March 8, 2018
At last Sunday’s Academy Awards, Lee Unkrich, the director of the animated film Coco, concluded his acceptance speech by reminding viewers that “representation matters.” The story of a Mexican boy’s journey through the Land of the Dead, Coco features an almost all-Latino voice cast and was inspired by Mexico’s rich culture and traditions.
Another hit film, Black Panther, is notable not only for being the first Marvel movie to feature a predominantly black cast and strong African cultural elements, but also for including characters and story points that may inspire young people — particularly young girls and women of colour — to explore STEM disciplines. For instance, Shuri, Black Panther’s younger sister, is a tech prodigy who uses her intellect, inner strength and leadership skills to help her nation overcome adversity.

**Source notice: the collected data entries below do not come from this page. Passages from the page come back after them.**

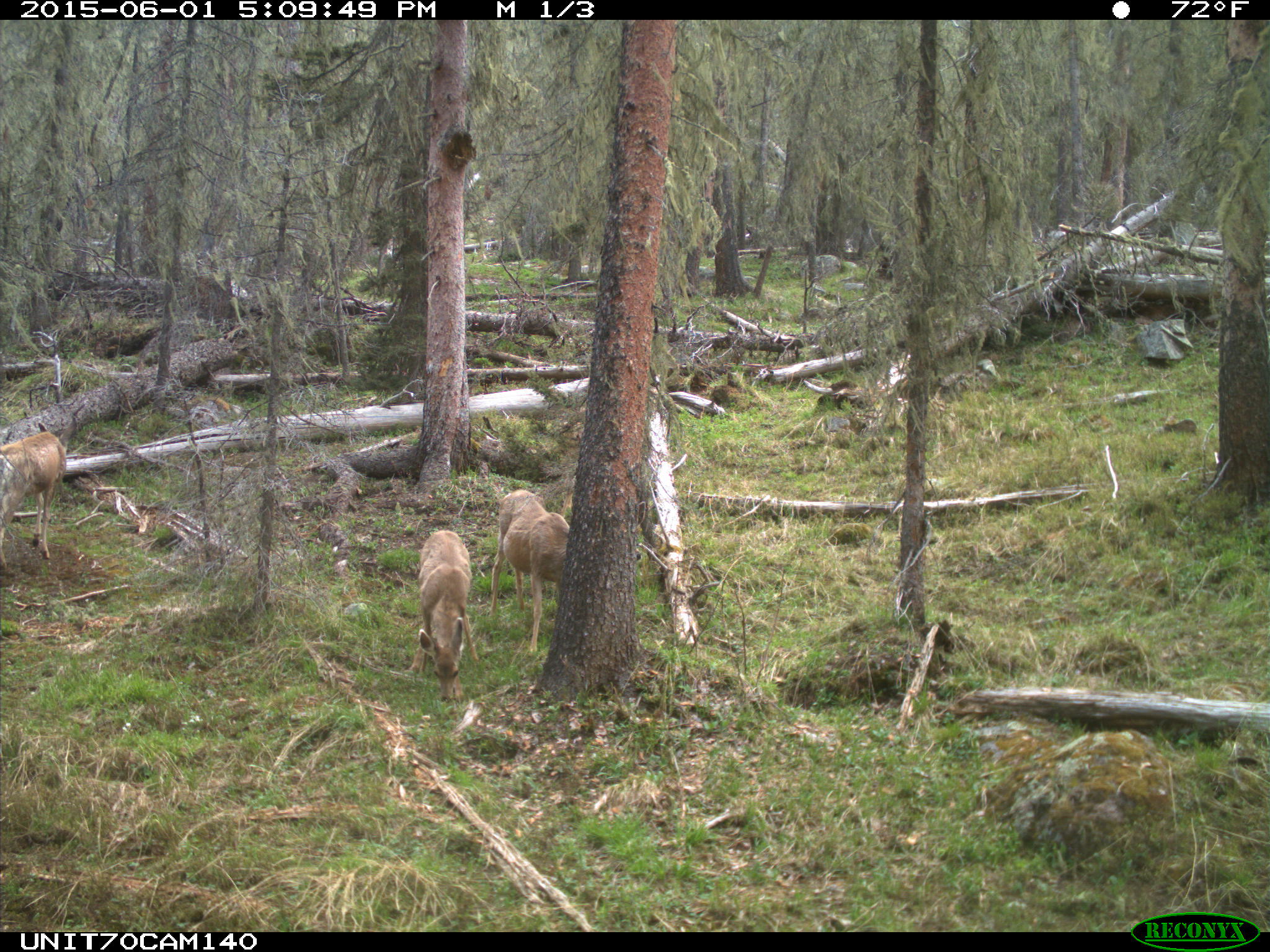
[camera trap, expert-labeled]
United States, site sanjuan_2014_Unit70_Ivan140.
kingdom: Animalia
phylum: Chordata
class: Mammalia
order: Artiodactyla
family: Cervidae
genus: Odocoileus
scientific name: Odocoileus hemionus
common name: mule deer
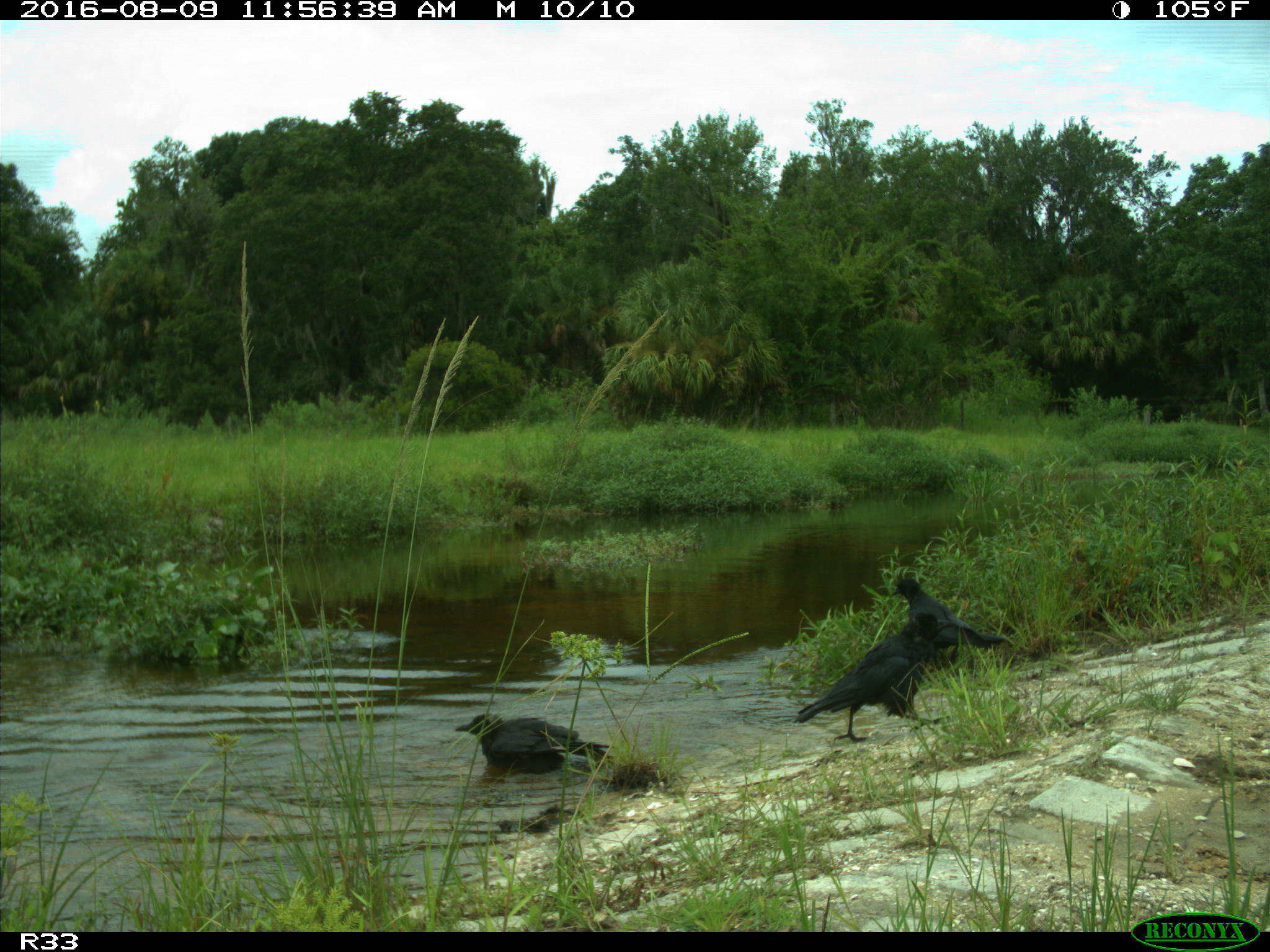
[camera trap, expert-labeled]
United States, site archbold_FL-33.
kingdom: Animalia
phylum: Chordata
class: Aves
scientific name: Aves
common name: birds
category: unidentified bird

When people see themselves in positive onscreen role models, they may be encouraged to pursue goals that they might previously have considered out of reach, or to choose a life path they may otherwise not have considered at all. But it isn’t just movie characters that can have this effect. In a university context, a program whose faculty and student populations are gender-equal and highly diverse may be more welcoming to prospective students and professors, as well as an environment where people from all backgrounds are more likely to thrive.
It is an environment like this that Sheryl Staub-French, PEng, a UBC professor of civil engineering and APSC’s newly appointed Equity, Diversity and Inclusion Advisor, is working to establish here.

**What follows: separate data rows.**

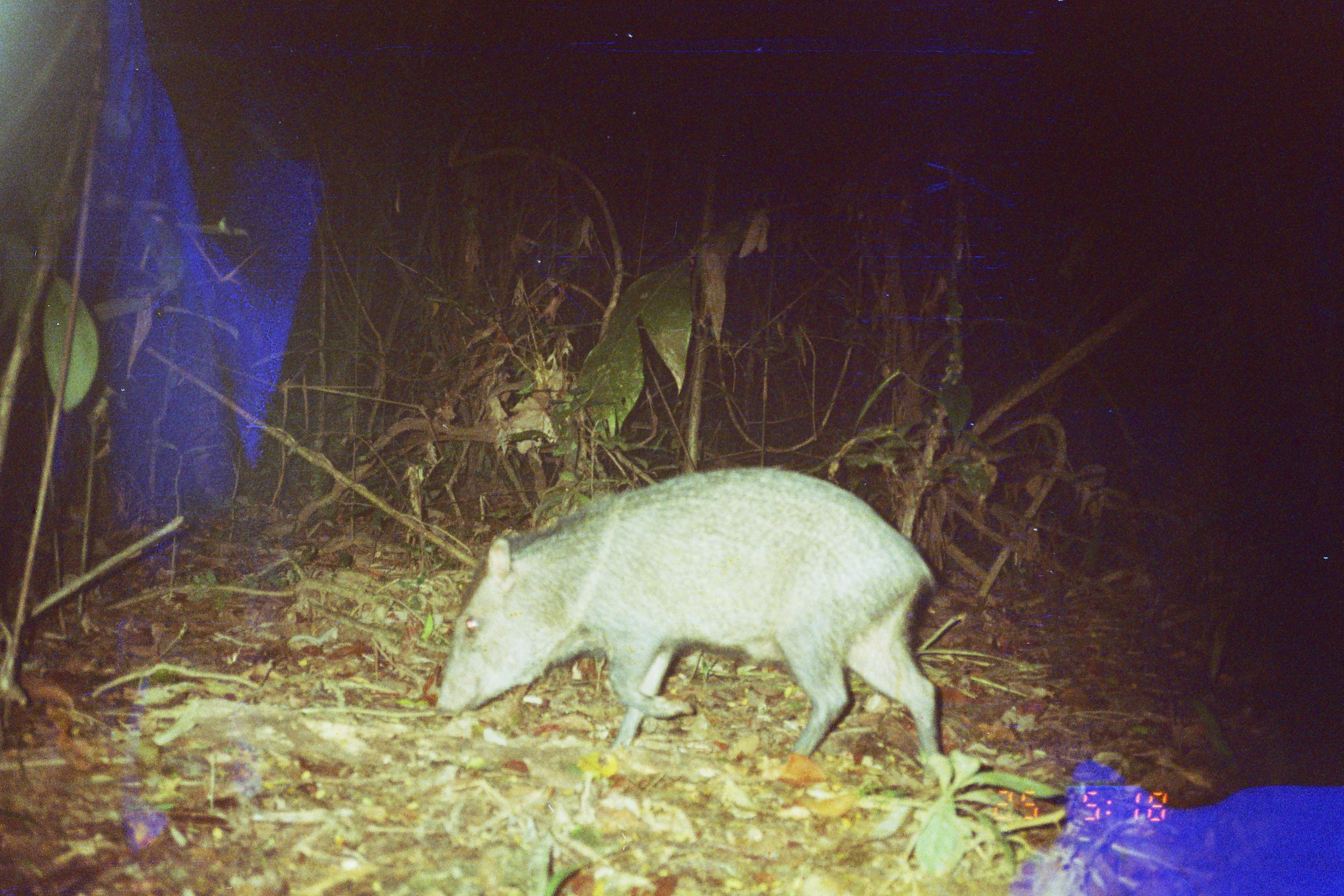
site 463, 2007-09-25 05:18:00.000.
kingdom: Animalia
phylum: Chordata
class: Mammalia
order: Artiodactyla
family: Tayassuidae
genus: Pecari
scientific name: Pecari tajacu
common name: collared peccary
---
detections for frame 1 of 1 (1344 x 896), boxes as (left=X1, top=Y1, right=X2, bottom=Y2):
pecari tajacu: (left=432, top=465, right=941, bottom=789)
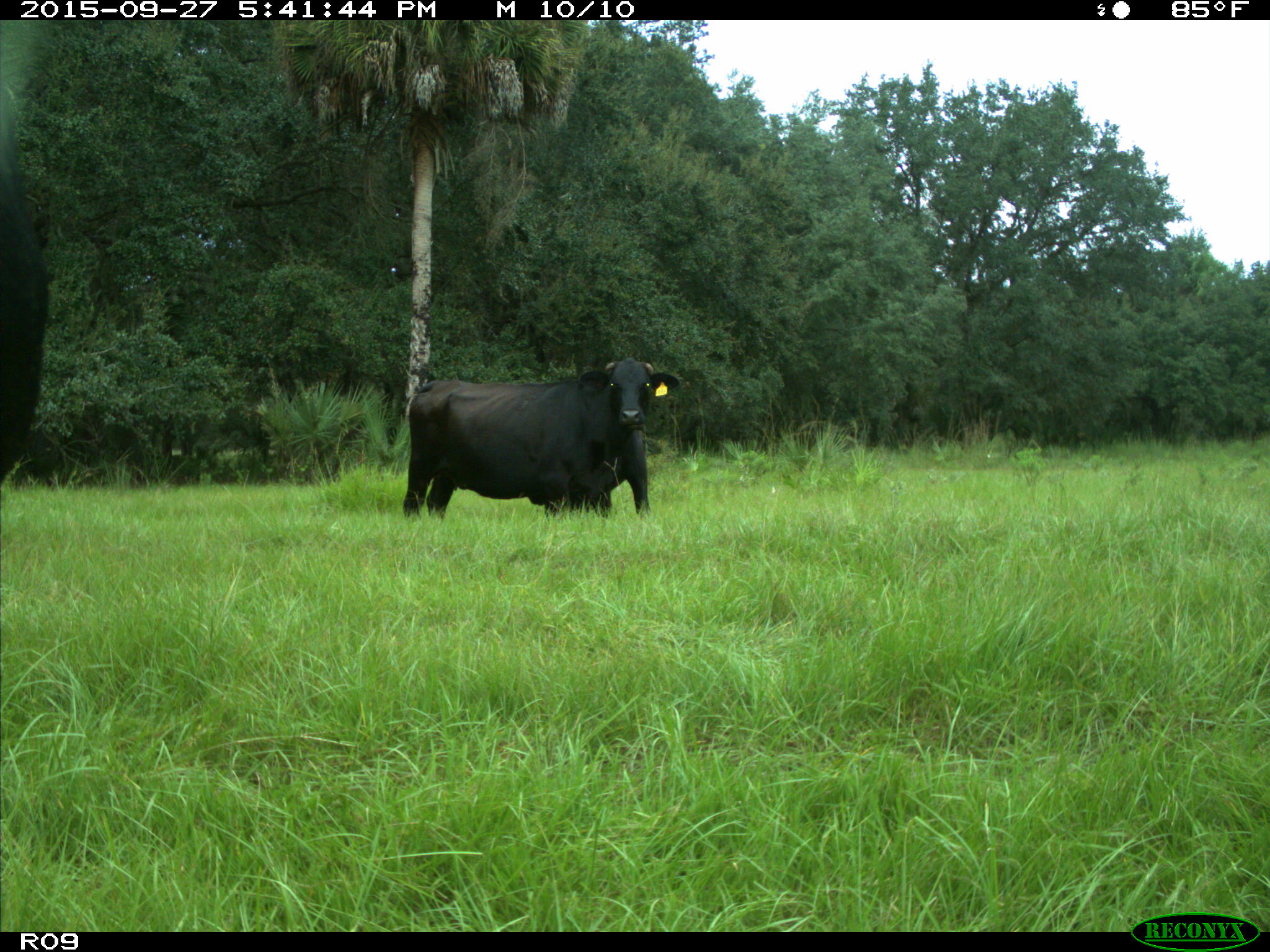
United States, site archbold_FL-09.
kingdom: Animalia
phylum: Chordata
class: Mammalia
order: Artiodactyla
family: Bovidae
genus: Bos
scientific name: Bos taurus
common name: domestic cow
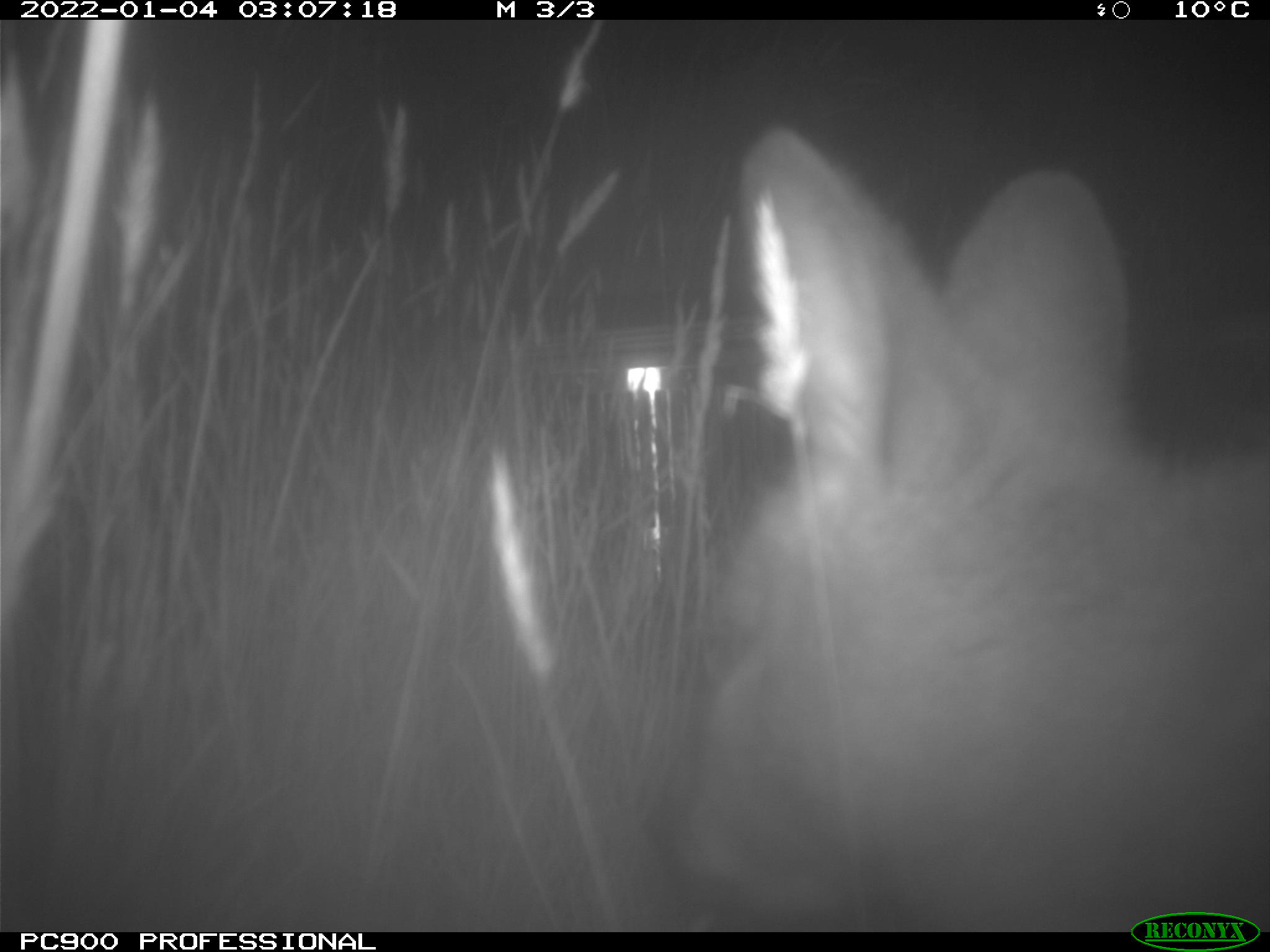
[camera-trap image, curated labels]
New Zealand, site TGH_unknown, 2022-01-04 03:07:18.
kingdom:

“The ultimate goal is for engineering and other professions to reflect the society we live in,” says Staub-French, who is also the director of the eng-cite program and Goldcorp Professor of Women in Engineering at UBC. “What kind of innovations are we missing out on by not having a more diverse group of people working on important questions in the STEM fields? And, more generally, how many people aren’t fulfilling their ambitions or achieving their full potential because of gendered cultural barriers?”

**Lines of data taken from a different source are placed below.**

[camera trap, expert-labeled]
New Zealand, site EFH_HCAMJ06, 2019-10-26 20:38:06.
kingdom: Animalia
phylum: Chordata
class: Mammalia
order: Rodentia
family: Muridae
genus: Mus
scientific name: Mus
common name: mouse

Over the last several years, APSC has taken significant strides forward on the diversity front. Initiatives have increased female enrolment in first-year undergraduate engineering programs by 60% between 2010 and 2014, and extraordinary female leaders never fail to emerge within UBC’s engineering community, which is more tightly knit than most. But in her new role, Staub-French intends to bring the diversity issue “more into focus as a guiding principle — to put it front and centre as a key priority in the faculty.”
Like many women, Staub-French has experienced first-hand what the absence of appropriate role models can do to a young woman trying to find her place in male-dominated educational programs and professions like engineering. Looking back at her student days at Santa Clara and Stanford and her many years in the private sector, she sees how easily a gender-imbalanced environment can limit a person’s ideas about what they are capable of, what is right for them, where they belong.
“Equity is really my life’s passion, a fundamental value that I have, and I want to continue the amazing work that’s been done at APSC and make gender parity and greater representation of minority and marginalized groups a reality here,” she says.
Staub-French’s appointment was announced on the same day that UBC revealed it would be searching for a new Senior Advisor to the Provost on Racialized Faculty. Together with other groups at UBC, the role “will support [UBC’s] institutional commitment to advancing equity and inclusion in the scholarly and leadership environment for faculty at UBC.”